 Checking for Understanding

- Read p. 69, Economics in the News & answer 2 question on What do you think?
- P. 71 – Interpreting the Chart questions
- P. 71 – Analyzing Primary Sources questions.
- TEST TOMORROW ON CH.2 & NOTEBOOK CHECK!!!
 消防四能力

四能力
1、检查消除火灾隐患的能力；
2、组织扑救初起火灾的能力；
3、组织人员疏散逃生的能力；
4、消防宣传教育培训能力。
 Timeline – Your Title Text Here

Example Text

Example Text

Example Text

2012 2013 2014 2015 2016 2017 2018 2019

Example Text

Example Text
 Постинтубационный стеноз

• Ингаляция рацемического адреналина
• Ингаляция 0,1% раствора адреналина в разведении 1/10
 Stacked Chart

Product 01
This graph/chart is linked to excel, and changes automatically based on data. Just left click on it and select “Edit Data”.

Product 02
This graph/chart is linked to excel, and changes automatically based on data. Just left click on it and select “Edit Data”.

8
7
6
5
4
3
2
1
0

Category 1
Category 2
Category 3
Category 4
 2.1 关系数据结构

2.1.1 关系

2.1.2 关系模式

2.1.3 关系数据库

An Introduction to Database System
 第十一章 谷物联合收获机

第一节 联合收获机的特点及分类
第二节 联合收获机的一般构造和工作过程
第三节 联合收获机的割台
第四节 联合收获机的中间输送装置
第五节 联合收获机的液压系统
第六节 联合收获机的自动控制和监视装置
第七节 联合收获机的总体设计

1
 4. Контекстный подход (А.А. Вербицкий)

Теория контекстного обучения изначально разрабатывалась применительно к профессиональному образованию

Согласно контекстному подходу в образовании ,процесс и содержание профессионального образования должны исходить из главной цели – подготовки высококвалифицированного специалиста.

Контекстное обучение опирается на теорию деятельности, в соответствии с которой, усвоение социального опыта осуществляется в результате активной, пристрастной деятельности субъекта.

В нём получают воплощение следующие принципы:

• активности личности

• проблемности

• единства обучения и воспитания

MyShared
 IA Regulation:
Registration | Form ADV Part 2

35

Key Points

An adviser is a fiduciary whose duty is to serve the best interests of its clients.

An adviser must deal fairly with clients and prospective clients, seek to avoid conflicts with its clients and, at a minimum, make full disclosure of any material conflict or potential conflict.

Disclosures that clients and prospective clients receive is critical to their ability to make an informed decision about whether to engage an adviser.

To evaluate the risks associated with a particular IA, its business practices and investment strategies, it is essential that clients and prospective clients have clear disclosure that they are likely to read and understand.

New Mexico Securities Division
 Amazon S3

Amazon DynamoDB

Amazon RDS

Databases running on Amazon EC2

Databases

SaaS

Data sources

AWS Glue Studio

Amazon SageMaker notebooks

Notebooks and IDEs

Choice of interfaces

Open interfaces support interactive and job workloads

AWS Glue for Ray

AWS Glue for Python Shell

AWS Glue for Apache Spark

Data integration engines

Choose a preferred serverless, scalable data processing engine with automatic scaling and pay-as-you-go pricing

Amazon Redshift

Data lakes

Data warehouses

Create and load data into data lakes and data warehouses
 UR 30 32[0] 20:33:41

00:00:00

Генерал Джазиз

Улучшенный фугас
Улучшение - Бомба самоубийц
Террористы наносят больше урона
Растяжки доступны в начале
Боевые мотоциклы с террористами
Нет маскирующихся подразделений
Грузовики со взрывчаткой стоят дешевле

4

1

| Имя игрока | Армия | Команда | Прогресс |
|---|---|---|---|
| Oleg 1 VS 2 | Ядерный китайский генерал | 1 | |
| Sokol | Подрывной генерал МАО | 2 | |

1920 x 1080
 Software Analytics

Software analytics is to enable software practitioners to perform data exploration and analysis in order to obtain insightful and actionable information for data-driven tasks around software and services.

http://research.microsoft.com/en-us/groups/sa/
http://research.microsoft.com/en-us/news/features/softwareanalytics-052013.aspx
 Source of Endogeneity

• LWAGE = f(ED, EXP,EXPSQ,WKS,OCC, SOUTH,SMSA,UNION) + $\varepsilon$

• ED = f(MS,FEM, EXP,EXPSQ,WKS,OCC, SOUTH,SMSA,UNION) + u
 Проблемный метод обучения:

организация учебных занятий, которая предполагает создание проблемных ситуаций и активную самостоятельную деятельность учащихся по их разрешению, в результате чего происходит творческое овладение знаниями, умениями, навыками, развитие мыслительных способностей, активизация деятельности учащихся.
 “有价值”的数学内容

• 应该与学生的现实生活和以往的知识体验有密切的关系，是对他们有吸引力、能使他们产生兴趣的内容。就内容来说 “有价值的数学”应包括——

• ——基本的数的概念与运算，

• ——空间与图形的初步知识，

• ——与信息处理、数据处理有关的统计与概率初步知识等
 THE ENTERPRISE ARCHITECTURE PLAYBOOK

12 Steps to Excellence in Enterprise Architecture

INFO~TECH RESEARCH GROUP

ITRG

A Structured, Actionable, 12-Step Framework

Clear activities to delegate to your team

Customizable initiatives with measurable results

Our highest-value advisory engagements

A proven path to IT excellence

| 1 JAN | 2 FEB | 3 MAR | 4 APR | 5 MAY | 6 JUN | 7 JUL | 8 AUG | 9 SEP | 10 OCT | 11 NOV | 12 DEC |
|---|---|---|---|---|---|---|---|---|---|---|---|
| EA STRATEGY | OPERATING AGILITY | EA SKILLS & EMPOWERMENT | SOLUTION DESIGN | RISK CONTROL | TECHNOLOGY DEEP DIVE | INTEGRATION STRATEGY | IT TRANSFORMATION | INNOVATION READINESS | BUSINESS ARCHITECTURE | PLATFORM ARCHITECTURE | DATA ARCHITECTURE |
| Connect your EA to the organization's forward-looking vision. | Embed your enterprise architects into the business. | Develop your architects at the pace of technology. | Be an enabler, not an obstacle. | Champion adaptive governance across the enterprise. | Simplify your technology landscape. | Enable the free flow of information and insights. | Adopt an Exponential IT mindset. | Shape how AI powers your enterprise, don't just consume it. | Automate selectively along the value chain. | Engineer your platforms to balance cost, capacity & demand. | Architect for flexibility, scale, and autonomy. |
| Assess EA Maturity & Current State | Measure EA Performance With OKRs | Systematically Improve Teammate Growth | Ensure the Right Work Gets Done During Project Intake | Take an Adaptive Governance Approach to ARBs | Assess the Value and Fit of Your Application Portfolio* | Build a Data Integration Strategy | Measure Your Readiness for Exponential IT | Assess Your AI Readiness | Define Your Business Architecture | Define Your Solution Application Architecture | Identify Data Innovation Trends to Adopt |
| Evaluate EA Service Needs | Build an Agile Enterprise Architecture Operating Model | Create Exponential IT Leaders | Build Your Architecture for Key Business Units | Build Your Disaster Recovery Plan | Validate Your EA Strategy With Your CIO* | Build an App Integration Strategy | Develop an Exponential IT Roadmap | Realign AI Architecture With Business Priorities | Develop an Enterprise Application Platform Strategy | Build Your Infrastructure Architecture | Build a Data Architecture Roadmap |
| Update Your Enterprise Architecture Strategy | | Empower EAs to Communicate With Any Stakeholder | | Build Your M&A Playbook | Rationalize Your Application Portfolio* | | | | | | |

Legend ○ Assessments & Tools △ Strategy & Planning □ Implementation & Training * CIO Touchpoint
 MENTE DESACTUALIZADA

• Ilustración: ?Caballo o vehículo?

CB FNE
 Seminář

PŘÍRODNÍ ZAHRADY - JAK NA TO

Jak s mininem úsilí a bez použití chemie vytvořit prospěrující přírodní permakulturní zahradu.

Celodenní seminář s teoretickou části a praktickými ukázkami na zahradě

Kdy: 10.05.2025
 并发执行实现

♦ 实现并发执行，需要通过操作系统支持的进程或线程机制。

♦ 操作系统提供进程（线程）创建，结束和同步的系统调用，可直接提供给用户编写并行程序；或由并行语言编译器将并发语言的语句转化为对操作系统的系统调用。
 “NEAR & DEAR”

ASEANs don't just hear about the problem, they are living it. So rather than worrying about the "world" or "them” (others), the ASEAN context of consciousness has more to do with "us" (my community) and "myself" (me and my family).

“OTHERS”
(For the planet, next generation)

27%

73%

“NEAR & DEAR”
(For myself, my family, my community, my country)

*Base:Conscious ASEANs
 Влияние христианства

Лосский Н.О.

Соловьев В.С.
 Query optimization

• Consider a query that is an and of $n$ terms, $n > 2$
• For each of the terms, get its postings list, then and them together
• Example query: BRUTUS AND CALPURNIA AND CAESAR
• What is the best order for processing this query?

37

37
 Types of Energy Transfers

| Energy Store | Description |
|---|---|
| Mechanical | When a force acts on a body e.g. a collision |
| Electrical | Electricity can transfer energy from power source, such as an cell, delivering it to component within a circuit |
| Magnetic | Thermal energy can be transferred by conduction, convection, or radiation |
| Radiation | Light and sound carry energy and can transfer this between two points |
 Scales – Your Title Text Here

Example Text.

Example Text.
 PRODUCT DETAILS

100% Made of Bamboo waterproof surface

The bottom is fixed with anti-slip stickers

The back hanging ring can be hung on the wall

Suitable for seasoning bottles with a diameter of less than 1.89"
=======
* _Description of the task_:
Counting only lines that hold the word "Category", state how many the material contains, and add nothing.

* _Task output_:
4